Transcrições das conversas interceptadas pela investigação e incluídas no processo que já tem 560 páginas detalham a influência de Valdenei Peromalle sobre os veículos em poder da 2ª DP. Era o escrivão aposentado que tinha o controle sobre a papelada a ser preenchida antes da devolução dos bens apreendidos.
No dia 28 de julho de 2021, a estagiária da delegacia ligou para Jonatas Gusmão e questionou sobre os procedimentos para recuperação de veículo roubado em outro estado e apreendido na fronteira.
O escrivão orientou a atendente a procurar Valdenei Peromalle e disse que o policial aposentado tinha o “modelinho” de preenchimento daquele tipo de ocorrência. Ainda reforçou que os dois eram os responsáveis em administrar situações envolvendo veículos apreendidos na 2ª DP de Ponta Porã.
Corregedoria
Em setembro do ano passado, um procedimento da Corregedoria da Polícia Civil sobre veículos apreendidos na delegacia tirou o sono do núcleo do esquema comandado por Peromalle e Jonatas Gusmão.
O escrivão da ativa ligou para o servidor aposentado pedindo orientação sobre como deveria proceder para fornecer explicações relativas à localização de veículos em poder da polícia. Durante as conversas, Jonatas disse a Nei que não estava encontrando um Prisma prata.
Em resposta, Valdenei perguntou se o carro não teria sido encaminhado para alguma leiloeira, “confirmando seu papel de destaque na gestão dos automóveis apreendidos na 2ª DP de Ponta Porã”, afirma o Gaeco.
“Nessa condição, de responsável pelos veículos apreendidos na 2ª Delegacia de Polícia de Ponta Porã, Valdenei Peromalle (“Nei”) serve de intermediário para os procuradores (representantes) das locadoras/seguradoras/leiloeiras, que para conseguirem seu intento, que é o de recuperar (reaver) os automóveis, acabam lhe repassando vantagens indevidas, que posteriormente são divididas entre os demais envolvidos”, diz trecho do relatório da investigação.
“Uns 600 para cada um”
O Gaeco também gravou conversas de Valdenei Peromalle com representante de locadoras de veículos. No diálogo, o escrivão aposentado perguntou se as empresas dão “ajudinha” para quem recupera e devolve veículos apreendidos.
O representante, que se identifica como advogado, disse que as empresas não dão ajuda, mas que ele próprio poderia pagar um “bônus”. Dias depois, em outro diálogo, o representante disse para Nei que estava esperando para ver quanto daria para cada um. “Acho que vai uns 600 para cada um, pra mim, pro cê e pro menino lá”.

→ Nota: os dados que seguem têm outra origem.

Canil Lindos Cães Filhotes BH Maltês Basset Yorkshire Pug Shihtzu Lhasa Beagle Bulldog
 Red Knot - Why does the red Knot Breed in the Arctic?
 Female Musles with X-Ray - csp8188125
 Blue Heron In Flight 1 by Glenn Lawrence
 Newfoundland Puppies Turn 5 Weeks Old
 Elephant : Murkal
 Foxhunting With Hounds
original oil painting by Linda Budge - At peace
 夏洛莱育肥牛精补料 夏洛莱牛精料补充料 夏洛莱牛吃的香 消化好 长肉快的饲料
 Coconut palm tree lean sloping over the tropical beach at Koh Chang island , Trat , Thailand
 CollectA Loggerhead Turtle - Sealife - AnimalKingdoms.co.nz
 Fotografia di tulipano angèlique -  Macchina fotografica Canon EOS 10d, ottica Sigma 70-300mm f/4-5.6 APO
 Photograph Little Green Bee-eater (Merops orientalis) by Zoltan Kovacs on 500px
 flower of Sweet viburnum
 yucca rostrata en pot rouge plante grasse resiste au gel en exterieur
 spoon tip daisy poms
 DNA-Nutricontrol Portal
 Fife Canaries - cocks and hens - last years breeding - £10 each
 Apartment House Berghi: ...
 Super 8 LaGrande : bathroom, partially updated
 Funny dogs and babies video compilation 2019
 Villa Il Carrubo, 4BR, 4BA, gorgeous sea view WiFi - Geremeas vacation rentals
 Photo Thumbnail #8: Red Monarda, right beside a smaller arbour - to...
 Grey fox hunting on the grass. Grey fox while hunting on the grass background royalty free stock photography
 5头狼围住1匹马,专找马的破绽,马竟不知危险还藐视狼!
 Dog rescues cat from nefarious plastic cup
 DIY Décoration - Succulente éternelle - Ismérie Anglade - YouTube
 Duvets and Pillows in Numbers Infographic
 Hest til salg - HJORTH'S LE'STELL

A quebra de sigilo bancário revelou que Peromalle recebeu transferência bancária de R$ 1 mil feita por empresa de vistoria de veículos de Curitiba (PR) no mesmo dia em que conversou com o representante das locadoras sobre o pagamento de “bônus”.
Acostumado a lidar com policiais corruptos em várias cidades brasileiras, o advogado deixou claro em conversa com Valdenei Peromalle que o pagamento de propina para liberar veículos não ocorre apenas em Ponta Porã.
“Ô Nei, quando eu vou recuperar um carro, eu dou um café pro policia, eu dou, entendeu? Chamo no particular e falo: “Olha! Eu..vou te dar seu café ai, que cê tá me ajudando a liberar o veículo”, entendeu? Eu falo pro cara numa boa, tranquilo...se ele quiser aceitar bem, se ele não aceitar amém, né...ai eu falo que a empresa mandou um bônus, entendeu? Eu falo assim né”.
A operação
Valdenei Peromalle e Jonatas Gusmão foram presos no dia 25 de abril na Operação Codicia, que investiga crimes de concussão (usar o cargo público para obter vantagem indevida), peculato (se apropriar ou desviar bem público) e tráfico de drogas desviadas do depósito da polícia.
Os outros quatro policiais presos são Adriana Jarcem da Silva, Marcio André Molina Azevedo, Mauro Ranzi e Rogério Insfran Ocampos (perito criminal). Também estão presos os irmãos Ricardo Alexandre Olmedo e João Batista Olmedo Júnior e Marcos Alberto Alcântara – supostos compradores de maconha desviada da delegacia.